C’est en fait un cercle vicieux. Au Japon, il faut toujours montrer qu’on donne le maximum au travail. Cela implique de faire de nombreuses heures supplémentaires, de ne jamais prendre de vacances, voire de venir travailler alors qu’on y est pas obligé ! Ici, la charge de travail imposée aux employés est souvent surréaliste. Du coup, beaucoup de gens n’ont ni le temps, la motivation ou l’énergie de chercher un partenaire pour fonder une famille. Ceux qui n’ont pas les moyens font peu ou pas d’enfants. Et même ceux qui ont les finances suffisantes n’engendrent pas de familles nombreuses. Il n’y a pas non plus de compensation à trouver auprès des populations rurales, où les familles sont traditionnellement plus nombreuses car au Japon, 95 % des habitants sont des citadins.

Pour résumer, sur l’archipel, on préfère en fait investir plus d’argent dans moins d’enfants.

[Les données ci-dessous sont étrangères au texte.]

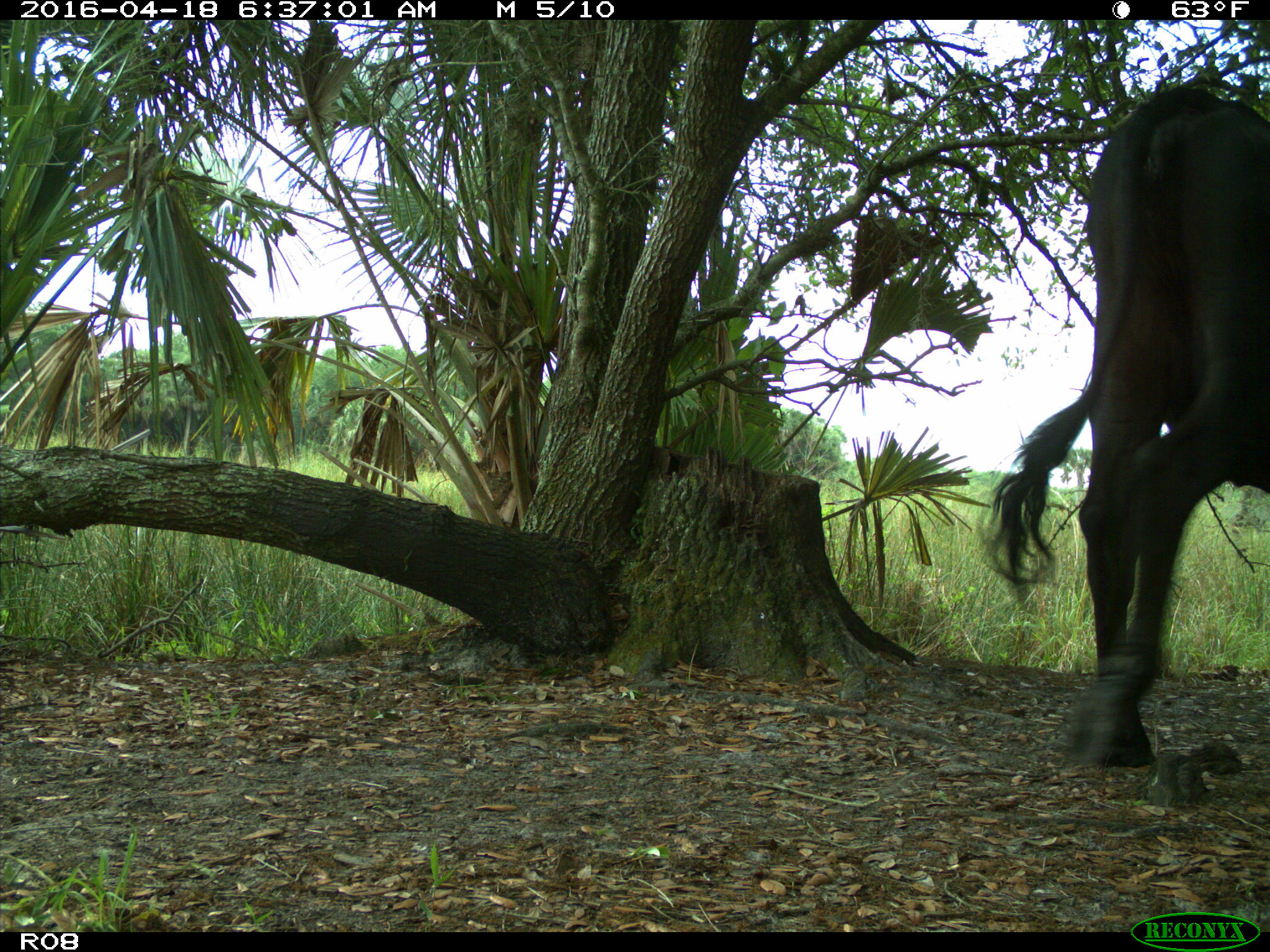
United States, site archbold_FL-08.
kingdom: Animalia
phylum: Chordata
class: Mammalia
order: Artiodactyla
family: Bovidae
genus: Bos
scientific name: Bos taurus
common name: domestic cow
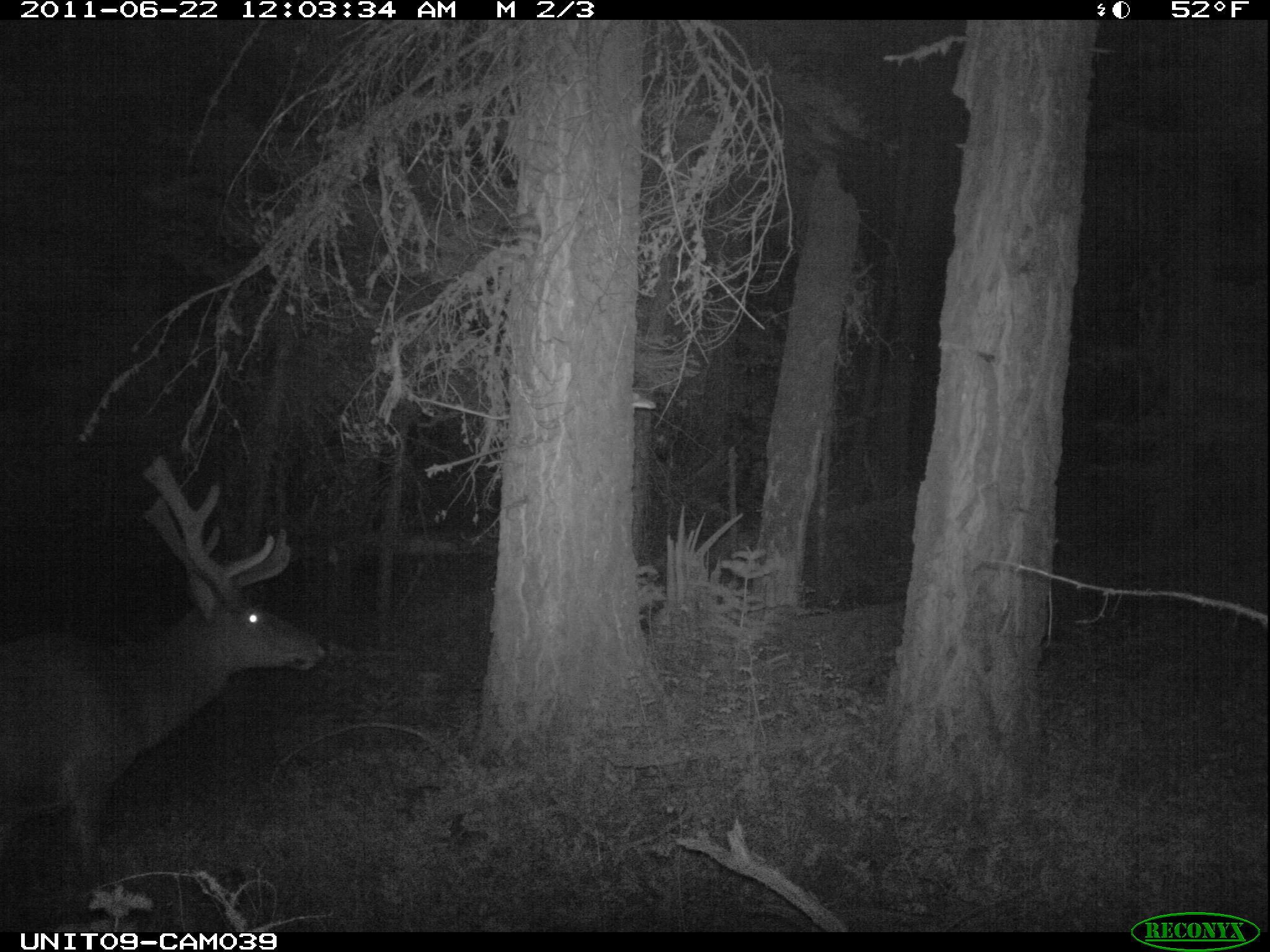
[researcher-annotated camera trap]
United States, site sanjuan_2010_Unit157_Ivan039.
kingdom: Animalia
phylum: Chordata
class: Mammalia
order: Artiodactyla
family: Cervidae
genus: Cervus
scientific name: Cervus elaphus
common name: red deer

Le système traditionnel nippon semblent donc se fissurer de l’intérieur. Bien que ce pays soit réputé pour être très attaché à ses traditions multiséculaires, ces dernières décennies ont vu naître de nombreux changements dans le mode de vie nippon : Individualisme, carriérisme, matérialisme, besoin de plus de liberté, envie de voyager plus et plus longtemps, etc. Les gens accordent plus de temps à leur bien-être personnel et semblent plus enclins à vouloir briser un carcan social trop rigide.
Les hommes japonais avouent souvent ne pas vouloir de copines car c’est trop d’argent, de responsabilités et de temps à y allouer. Les femmes elles, s’émancipent davantage, veulent de plus en plus garder leur indépendance ainsi qu’être plus active et se divertir sans contraintes.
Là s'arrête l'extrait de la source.